Text excerpt:
──────────
- Cover art by Karen Gerving
- Developer: Automated Simulations
- Publisher: Automated Simulations
- Designers: Jon Freeman Jeff Johnson
- Programmers: Jim Connelley (TRS-80, PET, IBM PC) Michael Farren (Apple) Aric Wilmunder (Atari) Steve Bryson (C64) Stephen Landrum (Trilogy) Louis Castle (Mac)
- Series: Dunjonquest
- Platforms: TRS-80, PET, Apple II, Atari 8-bit, IBM PC, VIC-20, Commodore 64, Atari ST, Amiga, Mac, Amstrad CPC, Thomson TO8
- Release: August 1979
- Genre: Dungeon crawl RPG
- Mode: Single-player

= Temple of Apshai =

1979 video game

Temple of Apshai is a dungeon crawl role-playing video game developed and published by Automated Simulations (later renamed to Epyx) in 1979. Originating on the TRS-80 and Commodore PET, it was followed by several updated versions for other computers between 1980 and 1986.

Temple of Apshai is considered one of the first graphical role-playing games for home computers, predating even the commercial release of Richard Garriott's Akalabeth: World of Doom. It was an enormous success for its era, selling 400,000 copies by 1986.

It was followed by several sequels and two expansions. The latter were bundled with the main game into the remake Temple of Apshai Trilogy in 1985. Games using the Apshai engine were collectively known as the Dunjonquest series, and later versions of Apshai are sometimes labeled Dunjonquest: Temple of Apshai.

==Gameplay==

The player in Temple of Apshai assumes the role of an adventurer who explores the mysterious ruins of the Temple of Apshai. The player character investigates room after room of the dungeon crawl while seeking treasure and combatting monsters. Along the way, the player discovers powerful weapons and armor with which to overcome the Temple's inhabitants. The game consists of four dungeons with over 200 rooms in total and features 30 monster types.
──────────
Material supplied:
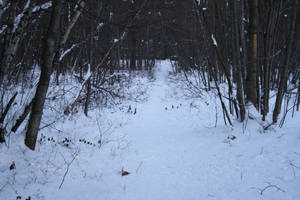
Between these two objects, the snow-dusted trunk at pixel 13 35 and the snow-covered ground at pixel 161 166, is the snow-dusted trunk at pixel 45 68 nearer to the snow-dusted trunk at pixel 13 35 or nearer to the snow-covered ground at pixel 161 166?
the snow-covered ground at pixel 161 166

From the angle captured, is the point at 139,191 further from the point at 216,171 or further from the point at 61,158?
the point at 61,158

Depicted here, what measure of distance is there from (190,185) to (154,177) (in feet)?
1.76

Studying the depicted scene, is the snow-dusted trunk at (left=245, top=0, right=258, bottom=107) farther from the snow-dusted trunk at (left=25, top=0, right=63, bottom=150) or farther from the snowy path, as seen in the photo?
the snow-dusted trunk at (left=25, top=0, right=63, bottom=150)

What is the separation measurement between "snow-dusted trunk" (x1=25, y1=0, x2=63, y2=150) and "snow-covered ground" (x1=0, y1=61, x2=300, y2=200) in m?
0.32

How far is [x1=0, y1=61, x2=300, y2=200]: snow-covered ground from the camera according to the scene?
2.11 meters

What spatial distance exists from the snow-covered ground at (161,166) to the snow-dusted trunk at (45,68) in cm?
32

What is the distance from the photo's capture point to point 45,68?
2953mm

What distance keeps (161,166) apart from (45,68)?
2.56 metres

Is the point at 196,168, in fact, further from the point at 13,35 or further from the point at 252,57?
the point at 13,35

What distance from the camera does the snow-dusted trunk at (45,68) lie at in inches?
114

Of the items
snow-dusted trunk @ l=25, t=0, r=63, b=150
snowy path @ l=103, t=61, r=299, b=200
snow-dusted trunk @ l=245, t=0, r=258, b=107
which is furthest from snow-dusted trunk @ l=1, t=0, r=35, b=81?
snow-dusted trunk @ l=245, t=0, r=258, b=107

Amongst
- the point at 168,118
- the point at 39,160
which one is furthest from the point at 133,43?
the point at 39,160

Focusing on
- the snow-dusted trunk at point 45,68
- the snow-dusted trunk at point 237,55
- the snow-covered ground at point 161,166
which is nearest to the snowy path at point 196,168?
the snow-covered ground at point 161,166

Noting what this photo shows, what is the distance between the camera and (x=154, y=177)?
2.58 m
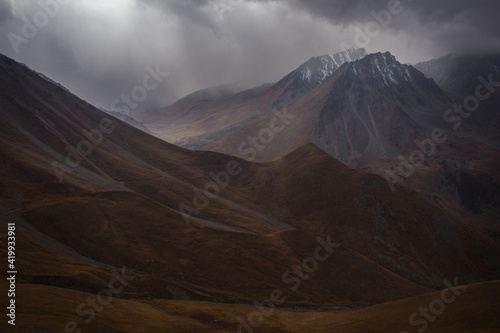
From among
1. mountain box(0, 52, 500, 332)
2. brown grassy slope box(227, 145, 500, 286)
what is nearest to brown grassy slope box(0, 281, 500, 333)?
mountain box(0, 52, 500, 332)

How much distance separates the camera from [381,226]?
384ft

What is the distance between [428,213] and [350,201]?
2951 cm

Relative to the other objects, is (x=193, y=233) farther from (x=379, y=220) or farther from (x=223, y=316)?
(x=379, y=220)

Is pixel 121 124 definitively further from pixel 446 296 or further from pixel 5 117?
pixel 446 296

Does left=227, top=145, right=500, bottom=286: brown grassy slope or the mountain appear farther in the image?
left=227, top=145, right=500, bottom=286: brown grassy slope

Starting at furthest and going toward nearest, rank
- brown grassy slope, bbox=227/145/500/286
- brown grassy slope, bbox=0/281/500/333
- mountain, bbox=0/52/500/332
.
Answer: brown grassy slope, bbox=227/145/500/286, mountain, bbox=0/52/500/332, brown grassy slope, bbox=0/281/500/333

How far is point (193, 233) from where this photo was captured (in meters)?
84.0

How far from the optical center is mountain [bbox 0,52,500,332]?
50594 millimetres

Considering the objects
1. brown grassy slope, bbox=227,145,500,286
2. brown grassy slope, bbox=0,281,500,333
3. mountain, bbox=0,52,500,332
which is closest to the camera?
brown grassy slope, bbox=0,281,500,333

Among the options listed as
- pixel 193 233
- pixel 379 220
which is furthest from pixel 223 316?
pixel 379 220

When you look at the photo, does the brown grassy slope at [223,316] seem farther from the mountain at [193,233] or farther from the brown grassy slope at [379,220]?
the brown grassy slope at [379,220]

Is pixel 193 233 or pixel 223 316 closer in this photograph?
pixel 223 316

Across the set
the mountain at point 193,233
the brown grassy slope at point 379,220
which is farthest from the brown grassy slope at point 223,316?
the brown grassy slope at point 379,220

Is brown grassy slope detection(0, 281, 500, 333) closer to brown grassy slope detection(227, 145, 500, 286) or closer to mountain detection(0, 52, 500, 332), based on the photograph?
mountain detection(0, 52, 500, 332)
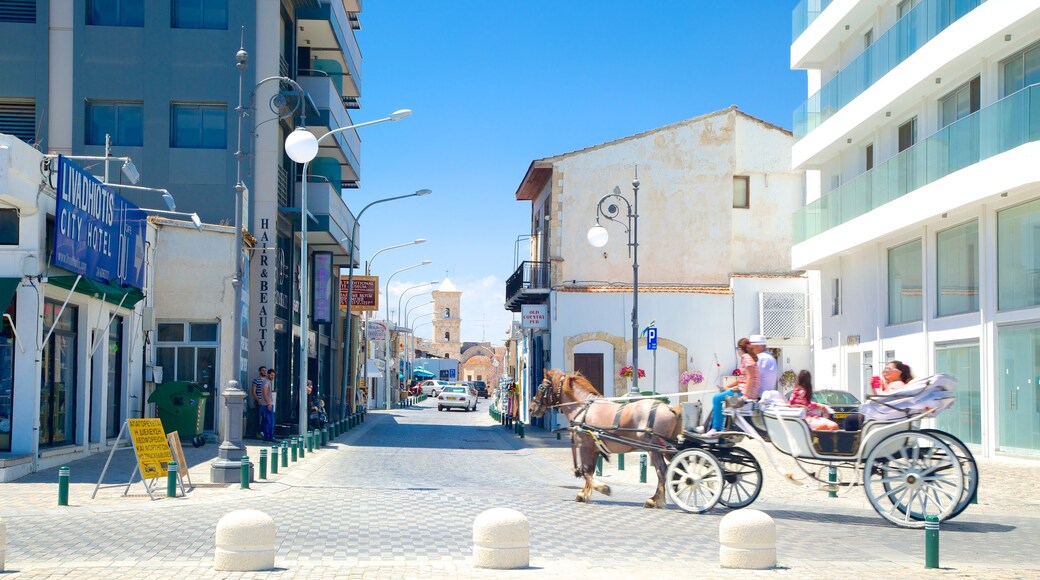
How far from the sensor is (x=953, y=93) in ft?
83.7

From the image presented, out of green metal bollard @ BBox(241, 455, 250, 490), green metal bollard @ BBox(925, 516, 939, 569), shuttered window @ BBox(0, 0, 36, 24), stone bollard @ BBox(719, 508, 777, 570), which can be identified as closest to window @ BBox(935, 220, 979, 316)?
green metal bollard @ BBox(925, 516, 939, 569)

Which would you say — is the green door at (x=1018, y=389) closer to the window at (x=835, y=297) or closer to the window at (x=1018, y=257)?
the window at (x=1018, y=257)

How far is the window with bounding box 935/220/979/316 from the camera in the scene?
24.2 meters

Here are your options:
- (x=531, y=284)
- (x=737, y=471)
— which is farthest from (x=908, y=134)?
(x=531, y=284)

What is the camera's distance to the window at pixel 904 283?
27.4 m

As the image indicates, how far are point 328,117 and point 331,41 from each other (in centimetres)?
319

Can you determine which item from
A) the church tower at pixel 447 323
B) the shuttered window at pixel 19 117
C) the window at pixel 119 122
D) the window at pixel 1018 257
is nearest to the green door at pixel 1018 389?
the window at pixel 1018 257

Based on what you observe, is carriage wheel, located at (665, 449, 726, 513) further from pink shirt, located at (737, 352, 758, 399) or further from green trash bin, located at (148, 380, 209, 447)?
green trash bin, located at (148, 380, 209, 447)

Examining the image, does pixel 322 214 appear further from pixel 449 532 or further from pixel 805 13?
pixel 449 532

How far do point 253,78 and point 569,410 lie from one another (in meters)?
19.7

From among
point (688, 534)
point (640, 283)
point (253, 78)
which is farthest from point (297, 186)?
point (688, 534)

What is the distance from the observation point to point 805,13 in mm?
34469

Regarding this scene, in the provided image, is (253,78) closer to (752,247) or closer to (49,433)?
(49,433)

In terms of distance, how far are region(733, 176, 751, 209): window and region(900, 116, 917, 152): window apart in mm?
──────────
Objective 1:
Count the lines in the records that contain the string "bollard", treating uppercase and lowercase as different, and give only that number.
Objective 2:
Pick up the Temple of Apshai article after its last sentence and continue writing it.
The Temple of Apshai article and the records have no connection to each other.

Response 1:
2

Response 2:
Temple of Apshai consists of two programs: the Innkeeper and the Dunjonmaster. The game starts with the Innkeeper and the choice to either generate a new character or input an existing one. The game uses six base values taken from Dungeons & Dragons Early tape versions of the game had no means to save progress. The player was prompted to write down all statistics when quitting the game and had to type them in when resuming play. Later floppy versions fixed this by saving the status on the disk. Weapons and armor are purchased in a shop, where it is possible to haggle with the shopkeeper for a discount. Character stats determine which items can be worn. Finally, the player chooses between four dungeons of increasing difficulty to enter the Dunjonmaster part.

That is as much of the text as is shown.